Furthermore, the authors utilized the language and language-augmented vision adapter (LLaVA), a state-of-the-art MLLM built on Vicuna, a large language model, as the base model for their experiments. They compared the performance of the four alignment methods on various benchmarks that measured the MLLM’s skills in visual instruction, visual multi-choice, and language instruction tasks.
Research Findings
The outcomes showed that DPO was the most effective alignment method, significantly improving visual and language benchmarks. It not only mitigated the degradation of language instruction skills caused by incorporating visual guidance but also surpassed the performance of Vicuna, the original language model, on multi-turn benchmark (MT-Bench) and automatic evaluator for instruction-following language models (AlpacaEval), two benchmarks that evaluated the helpfulness and accuracy of text-only responses.
Moreover, DPO also boosted the performance of LLaVA on multi-modal visual evaluation tests (MM-Vet) and LLaVA-Bench, two benchmarks that assessed the MLLM’s ability to answer open-ended questions about image contents. These results were achieved with only 5000 preference examples, demonstrating DPO's data efficiency and scalability.

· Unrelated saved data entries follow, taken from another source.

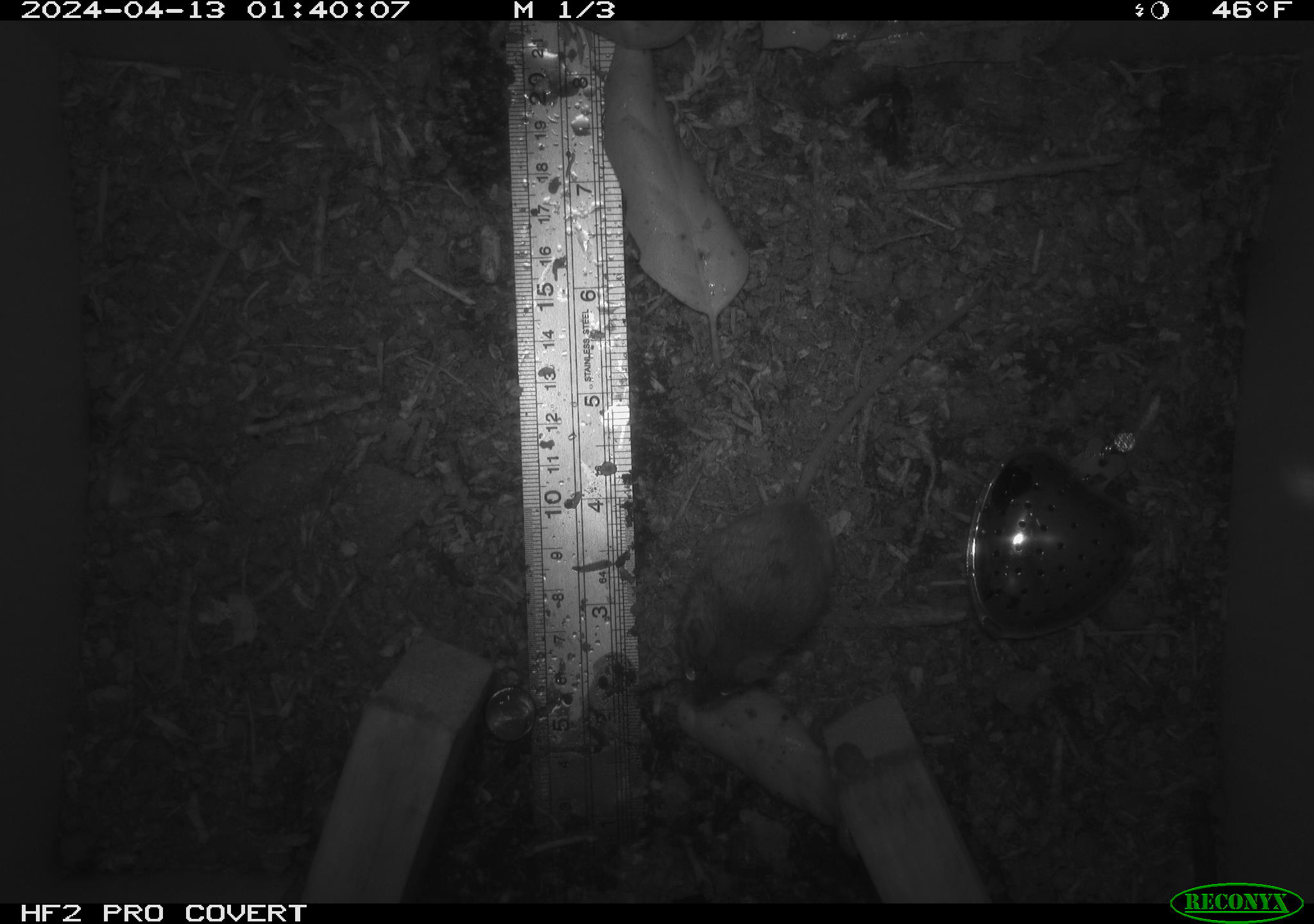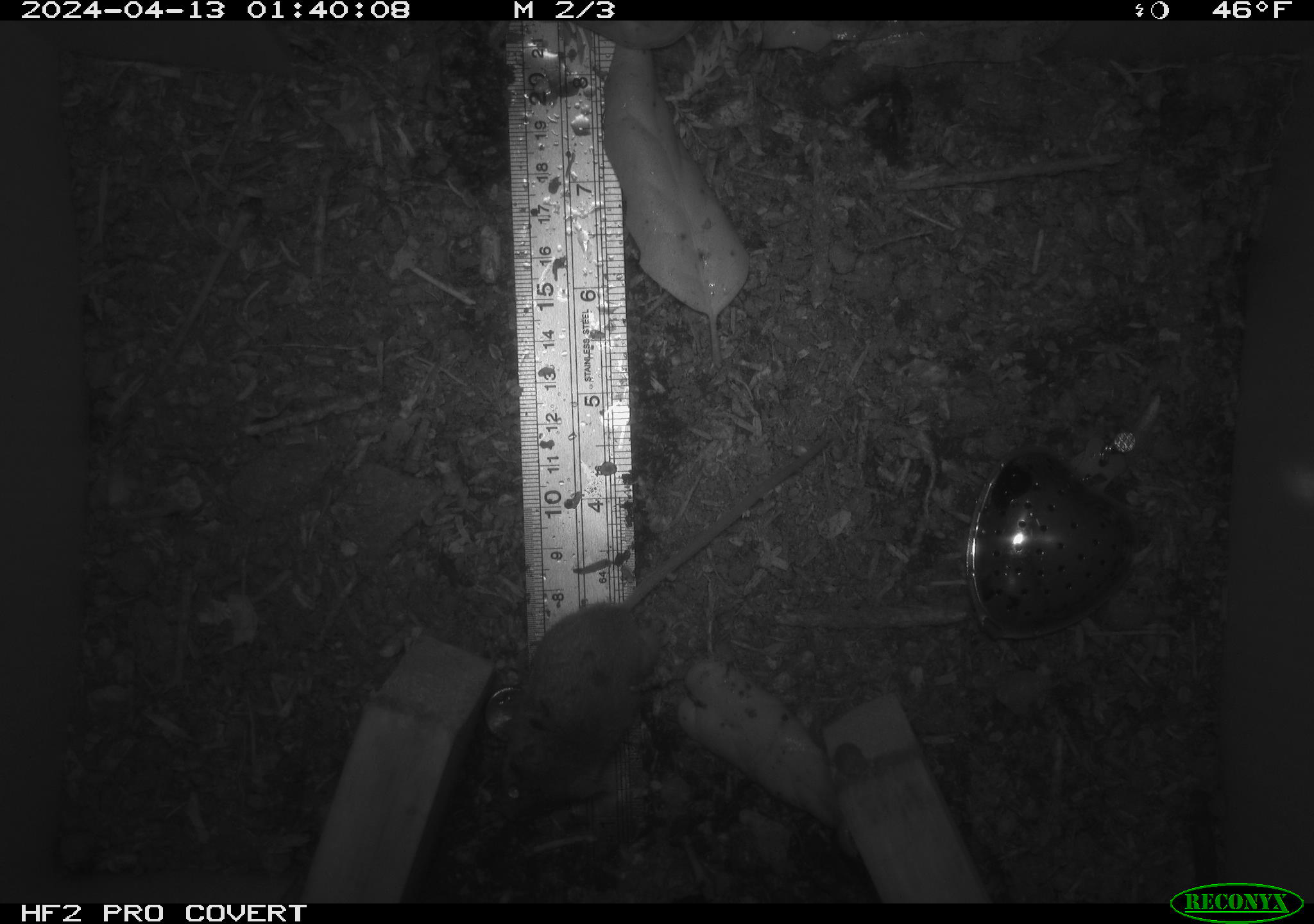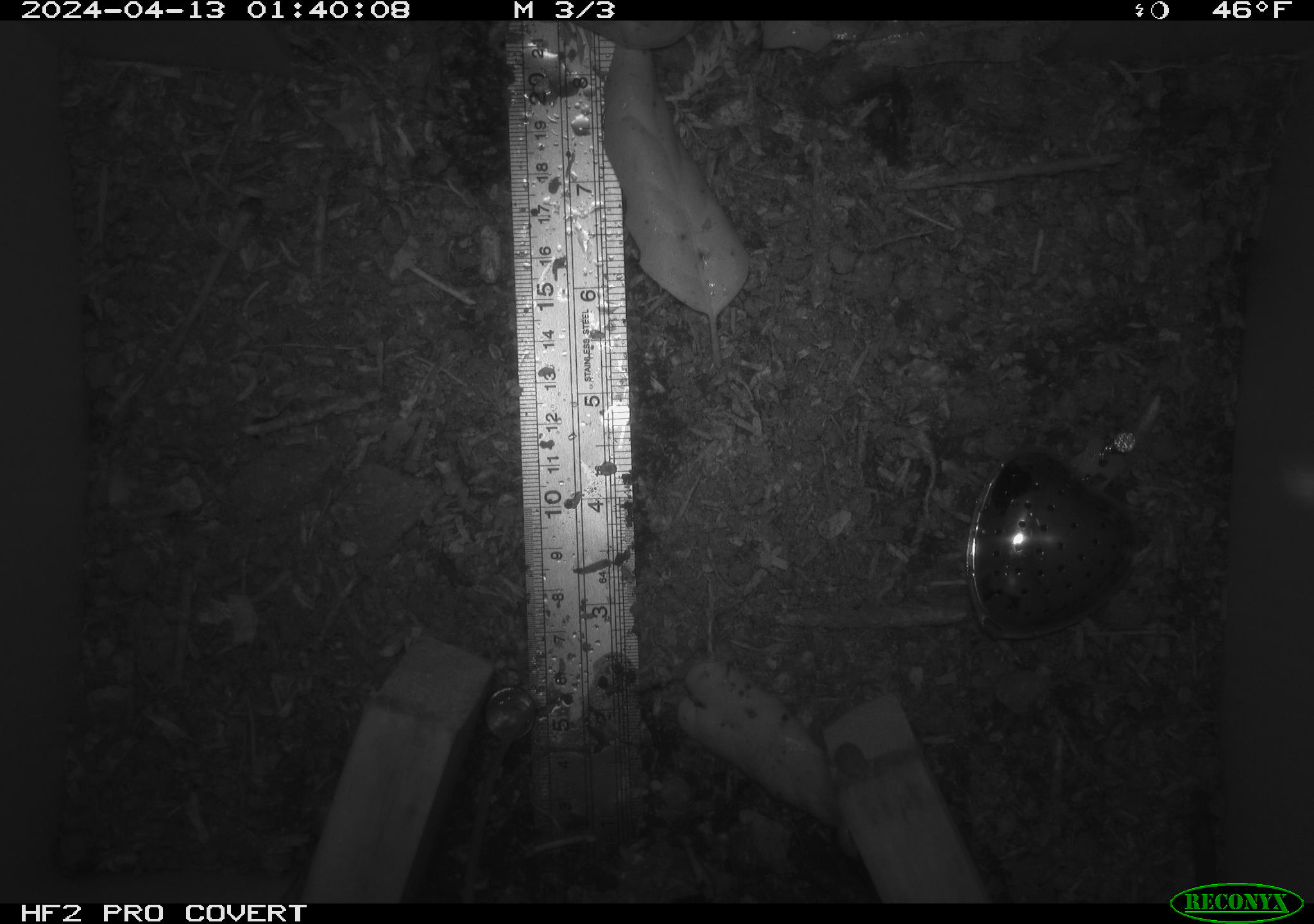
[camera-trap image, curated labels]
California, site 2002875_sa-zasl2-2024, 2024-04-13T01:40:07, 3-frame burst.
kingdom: Animalia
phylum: Chordata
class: Mammalia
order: Rodentia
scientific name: Rodentia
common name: rodent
Rodent (Rodentia).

The other alignment methods exhibited mixed results, with rejection sampling performing well on visual multi-choice benchmarks, SteerLM showing moderate improvements on language instruction benchmarks, and standard SFT exhibiting severe degradation on both visual and language benchmarks. The authors attributed the superiority of DPO to its direct optimization of preferences, which avoided the potential errors and biases introduced by using Gemini’s answers as ground truth labels or conditional prompts.

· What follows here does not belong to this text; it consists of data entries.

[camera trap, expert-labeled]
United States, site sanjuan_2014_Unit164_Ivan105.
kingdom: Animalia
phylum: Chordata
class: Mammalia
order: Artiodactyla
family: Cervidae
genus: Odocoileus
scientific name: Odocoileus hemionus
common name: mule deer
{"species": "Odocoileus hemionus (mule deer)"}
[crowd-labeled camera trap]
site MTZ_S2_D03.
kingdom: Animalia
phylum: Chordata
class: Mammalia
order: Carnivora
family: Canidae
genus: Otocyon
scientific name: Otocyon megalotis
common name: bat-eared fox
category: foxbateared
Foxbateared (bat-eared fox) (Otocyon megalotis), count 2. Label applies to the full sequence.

The study contributed to the advancement of multi-modal AI, as it proposes an efficient and effective way to align MLLMs with human-like preferences and expectations. The preference-based alignment framework could enhance the MLLM’s performance on various tasks that require multi-modal reasoning and communication, such as image captioning, visual dialogue, and visual storytelling. The framework could also be applied to other domains and modalities, such as audio, video, and speech, to improve the MLLM’s generalization and robustness.
Conclusion
In summary, the novel preference alignment method could efficiently correct the regression of visual instruction tuning on the language model by restoring and enhancing the language capability of MLLMs. The authors highlighted that DPO is an effective method that can leverage a small preference dataset and significantly improve visual and language instruction tasks.
The researchers acknowledged limitations and challenges, such as the scalability of the data collection, the accuracy of the preference annotations, the ethical implications of model alignment, and the potential risks of safety and bias propagation. They suggested future work to explore the scalability of DPO beyond 6000 preference examples, investigate alternative alignment strategies leveraging more diverse and complex data sources, and develop methods to align MLLMs with human values and societal norms.
*Important notice: arXiv publishes preliminary scientific reports that are not peer-reviewed and, therefore, should not be regarded as definitive, used to guide development decisions, or treated as established information in the field of artificial intelligence research.